Er wurde am 1. Dezember 1884 in dem Ort Rottluff (heute zu Chemnitz
gehörend) geboren. 1905 begann er in Dresden ein Architekturstudium,
das er jedoch schon bald aufgab, um Maler zu werden. Gemeinsam
mit Ernst Ludwig Kirchner und Erich Heckel gründete er hier
im gleichen Jahr die " Brücke ". 1911 übersiedelte
er nach Berlin, wo er unter den Nationalsozialisten 1937 für
"entartet" erklärt und ab 1941 mit einem Verbot
künstlerischer Tätigkeit belegt wurde. Nach dem 2. Weltkrieg
wurde er an die Hochschule für Bildende Künste in Berlin
berufen (1947-1954).
Ab 1910 fand Schmidt-Rottluff zu seinem charakteristischen, expressiven
Stil, der durch starke, plakative Farbkontraste und einfache Linien
in der Nähe zum Kubismus gekennzeichnet ist (z. B. der Doppelakt
In der Dämmerung, 1912, Privatsammlung, oder das Bildnis
der Rosa Schapire, 1911, Brücke-Museum, Berlin). Seinen kantigen,
von der "primitiven" afrikanischen Kunst beeinflussten
Stil, trieb er in den Holzschnitten, die er als Grafiker schuf,
weiter voran, so vor allem in dem bedeutenden Zyklus über
das Leben Christi (1919). Nach 1920 schwächte er den expressiven
Gestus und die Farbigkeit seiner Gemälde vorübergehend
ab (Rittersporn am Fenster, 1922, Wallraf-Richartz-Museum Köln).
Einen depressiven Unterton tragen die nach 1933 entstandenen Arbeiten,
vorwiegend Aquarelle und Tuschmalereien. Auch nach 1945 fand er
nicht mehr zu der kraftvoll-sinnlichen Malerei der Anfangsjahre
zurück. Schmidt-Rottluff starb am 10. August 1976 in Berlin.
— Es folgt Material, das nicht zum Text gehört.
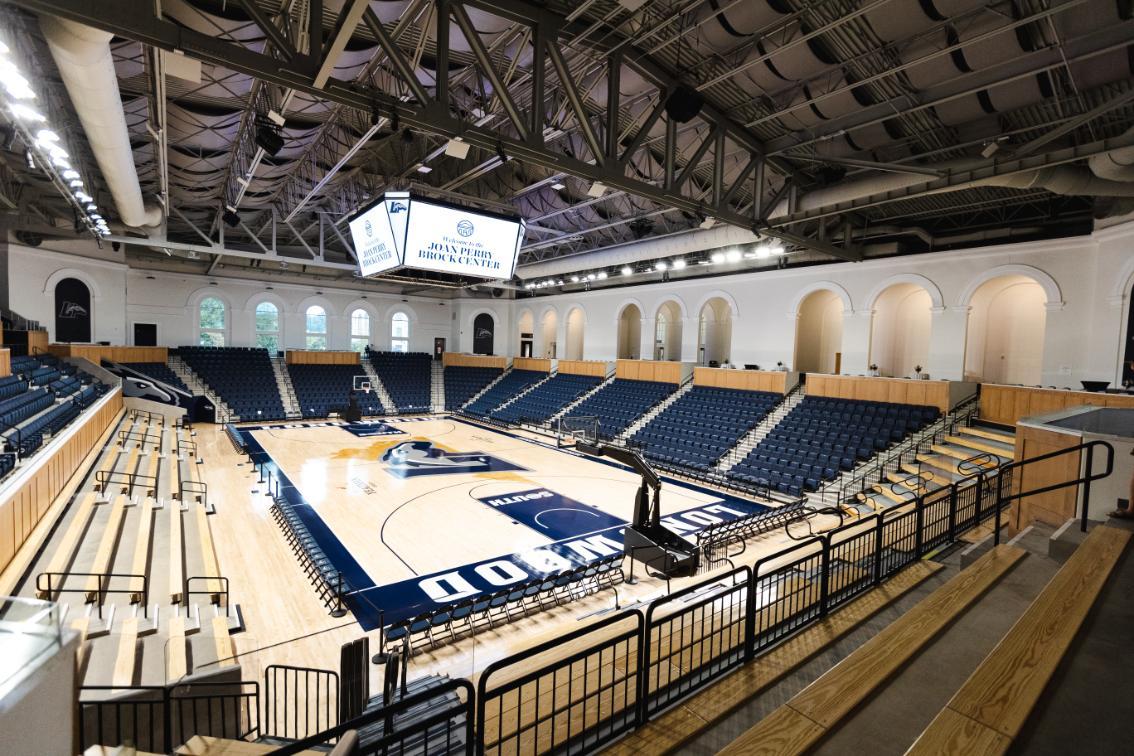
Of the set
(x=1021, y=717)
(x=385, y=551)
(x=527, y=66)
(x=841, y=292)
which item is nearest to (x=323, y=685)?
(x=385, y=551)

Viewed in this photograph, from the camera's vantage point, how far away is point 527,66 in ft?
29.0

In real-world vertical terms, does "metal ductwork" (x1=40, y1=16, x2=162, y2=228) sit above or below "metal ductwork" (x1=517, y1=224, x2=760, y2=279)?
below

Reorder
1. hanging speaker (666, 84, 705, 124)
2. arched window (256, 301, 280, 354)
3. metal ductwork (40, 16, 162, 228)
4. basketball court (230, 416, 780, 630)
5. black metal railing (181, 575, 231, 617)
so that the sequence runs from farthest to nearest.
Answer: arched window (256, 301, 280, 354), basketball court (230, 416, 780, 630), hanging speaker (666, 84, 705, 124), black metal railing (181, 575, 231, 617), metal ductwork (40, 16, 162, 228)

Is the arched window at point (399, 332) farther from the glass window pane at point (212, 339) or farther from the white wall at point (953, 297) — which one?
the white wall at point (953, 297)

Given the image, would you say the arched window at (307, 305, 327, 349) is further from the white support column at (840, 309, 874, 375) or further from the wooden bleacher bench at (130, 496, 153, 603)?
the white support column at (840, 309, 874, 375)

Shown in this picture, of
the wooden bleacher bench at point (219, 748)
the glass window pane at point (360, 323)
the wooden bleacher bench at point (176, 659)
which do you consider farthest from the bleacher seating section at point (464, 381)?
the wooden bleacher bench at point (219, 748)

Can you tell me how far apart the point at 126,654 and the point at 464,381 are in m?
26.4

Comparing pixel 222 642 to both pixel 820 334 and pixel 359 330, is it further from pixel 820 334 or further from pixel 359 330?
pixel 359 330

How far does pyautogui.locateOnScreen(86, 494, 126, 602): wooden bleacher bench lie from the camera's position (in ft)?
21.9

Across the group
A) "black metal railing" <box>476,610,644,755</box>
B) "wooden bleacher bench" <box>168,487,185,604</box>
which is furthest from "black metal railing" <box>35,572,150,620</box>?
"black metal railing" <box>476,610,644,755</box>

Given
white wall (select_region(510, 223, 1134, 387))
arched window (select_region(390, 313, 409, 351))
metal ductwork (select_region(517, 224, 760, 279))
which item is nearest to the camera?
white wall (select_region(510, 223, 1134, 387))

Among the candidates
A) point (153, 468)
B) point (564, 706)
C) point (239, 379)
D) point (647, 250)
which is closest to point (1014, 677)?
point (564, 706)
Als Vertreter des Expressionismus liebte es Schmidt-Rottluff,
reine Farben auf die Leinwand zu bringen, die er mit einem trockenen
Pinsel breit verstrich. Der Gegenstand - hier "Mädchen
bei der Toilette" aus dem Jahr 1912 - musste sofort bildwirksam
sein, d.h. ohne realistische Details. Bevorzugte Motive der Expressionisten
wie Schmidt-Rottluff (übrigens ein Künstlername) waren
in dieser Phase Aktstudien in üppiger Landschaft, gegenseitige
Portraits oder spielende Kinder. Hier ein vielbeachteter Akt der
sich waschenden Frau, das hellblaue Handtuch bildet einen besonderen
Kontrast zu den übrigen Farben, zum Körper des Mädchens.